Probing the radio to X-ray connection of the Vela X PWN with Fermi LAT and H.E.S.S

TL;DR

This study investigates the complex multi-wavelength emission of the Vela X pulsar wind nebula, analyzing how different energy regions connect and predicting gamma-ray structures observable by Fermi LAT based on magnetic field estimates.

Contribution

It provides a detailed multi-wavelength analysis of Vela X, proposing a consistent lepton spectrum model and predicting gamma-ray structures detectable by Fermi LAT.

Findings

Two distinct lepton spectra describe radio and X-ray/VHE gamma-ray emissions.

A magnetic field strength of 5 μG explains the spectral break and predicts X-ray flux.

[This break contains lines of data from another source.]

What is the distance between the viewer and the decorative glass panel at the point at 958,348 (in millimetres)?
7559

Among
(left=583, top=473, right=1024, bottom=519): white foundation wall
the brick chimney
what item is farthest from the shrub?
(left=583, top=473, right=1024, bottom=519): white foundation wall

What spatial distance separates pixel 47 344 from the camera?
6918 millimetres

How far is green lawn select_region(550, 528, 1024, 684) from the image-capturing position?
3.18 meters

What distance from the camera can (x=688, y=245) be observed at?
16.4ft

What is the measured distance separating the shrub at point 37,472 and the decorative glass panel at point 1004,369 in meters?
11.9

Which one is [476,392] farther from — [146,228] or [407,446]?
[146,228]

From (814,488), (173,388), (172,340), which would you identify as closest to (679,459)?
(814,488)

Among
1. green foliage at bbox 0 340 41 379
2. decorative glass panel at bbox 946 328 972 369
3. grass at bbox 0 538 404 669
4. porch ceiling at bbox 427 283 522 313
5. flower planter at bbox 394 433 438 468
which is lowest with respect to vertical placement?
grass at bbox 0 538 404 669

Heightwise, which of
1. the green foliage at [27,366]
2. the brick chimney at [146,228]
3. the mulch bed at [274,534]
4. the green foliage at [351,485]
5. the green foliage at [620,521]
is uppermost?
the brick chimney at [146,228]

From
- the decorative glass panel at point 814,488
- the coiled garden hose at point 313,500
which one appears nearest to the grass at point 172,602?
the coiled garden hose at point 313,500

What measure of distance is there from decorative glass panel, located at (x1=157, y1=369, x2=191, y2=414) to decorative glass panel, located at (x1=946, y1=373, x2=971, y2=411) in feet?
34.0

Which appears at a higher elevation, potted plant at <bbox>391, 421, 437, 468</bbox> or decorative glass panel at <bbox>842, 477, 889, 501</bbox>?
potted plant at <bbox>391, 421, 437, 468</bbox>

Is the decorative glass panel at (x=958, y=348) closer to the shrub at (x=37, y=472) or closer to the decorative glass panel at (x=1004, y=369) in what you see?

Fermi LAT could resolve high-energy gamma-ray structures if the field strength is uniform.

Abstract

Morphologically it appears as if the Vela X PWN consists of two emission regions: whereas X-ray (1 keV) and very high energy (VHE) H.E.S.S. gamma-ray observations appear to define a cocoon type shape south of the pulsar, radio observations reveal an extended area of size 2 deg by 3 deg (including the cocoon area), also south of the Vela pulsar. Since no wide field of view (FoV) observations of the synchrotron emission between radio and X-rays are available, we do not know how the lepton (e+/-) spectra of these two components connect and how the morphology changes with energy. Currently we find that two distinct lepton spectra describe the respective radio and X-ray/VHE gamma-ray spectra, with a field strength of 5 muG self-consistently describing a radiation spectral break (or energy maximum) in the multi-TeV domain as observed by H.E.S.S. (if interpreted as IC radiation), while predicting the total hard X-ray flux above 20 keV (measured by the wide FoV INTEGRAL instrument) within a factor of two. If this same field strength is also representative of the radio structure (including filaments), the implied IC component corresponding to the highest radio frequencies should reveal a relatively bright high energy gamma-ray structure and Fermi LAT should be able to resolve it. A higher field strength in the filaments would however imply fewer leptons in Vela X and hence a fainter Fermi LAT signal.